Les chiffres publiés pour 2025 montrent que seulement 6 % des masses d’eau du bassin de la Vilaine sont classées en bon état écologique, contre environ 8 % quelques années auparavant. Pour certains responsables locaux, cette dégradation s’explique notamment par la présence de pesticides et par une pollution qui s’étend désormais à une grande partie du réseau hydrographique.
Ces résultats ravivent les tensions entre les acteurs chargés de la gestion de l’eau, les agriculteurs et les représentants de l’État.
Au cœur du débat figure la révision du Schéma d’Aménagement et de Gestion des Eaux (SAGE) du bassin de la Vilaine. Ce document fixe les règles concernant l’usage de l’eau, la protection des milieux naturels et certaines restrictions, par exemple sur l’utilisation de produits phytosanitaires dans les zones sensibles.
Des représentants du monde agricole, notamment issus de la FNSEA, critiquent la composition de la Commission Locale de l’Eau, qu’ils jugent déséquilibrée. Selon eux, les agriculteurs y seraient minoritaires par rapport aux élus et aux associations environnementales.
Ils demandent notamment davantage de temps pour réaliser des diagnostics sur certaines zones humides et plaident pour le développement de réserves d’eau agricoles, considérées comme un moyen d’adaptation face au changement climatique.

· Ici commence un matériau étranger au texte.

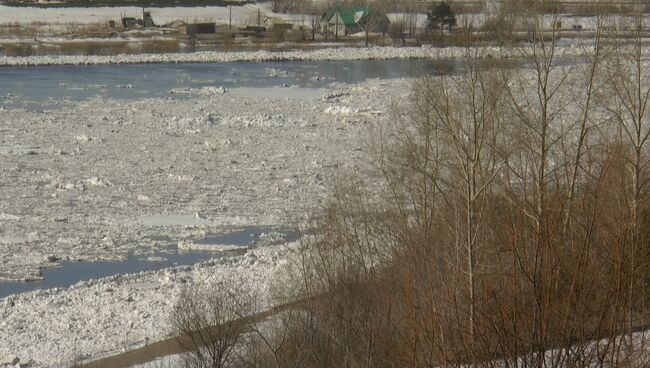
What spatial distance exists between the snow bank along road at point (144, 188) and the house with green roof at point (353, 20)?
23698 mm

La situation s’est encore tendue après l’envoi d’un courrier officiel par le préfet de Bretagne, Franck Robine, estimant que les discussions autour de la révision du SAGE n’étaient pas suffisamment abouties pour permettre son adoption.
Cette prise de position a suscité de vives réactions chez certains élus locaux qui y voient un blocage d’un projet élaboré depuis plusieurs années.
La présidente de Rennes Métropole, Nathalie Appéré, a également réagi en dénonçant une décision qui remettrait en cause plusieurs années de travail collectif. Elle accuse notamment le gouvernement d’avoir freiné la mise en place de mesures visant à limiter l’usage d’herbicides autour des zones de captage d’eau potable.
Alors que les élections municipales approchent, le dossier de la qualité de l’eau reste particulièrement sensible dans la région. Les discussions devraient reprendre après le renouvellement des conseils municipaux et intercommunaux, laissant présager de nouveaux débats entre les différents acteurs concernés.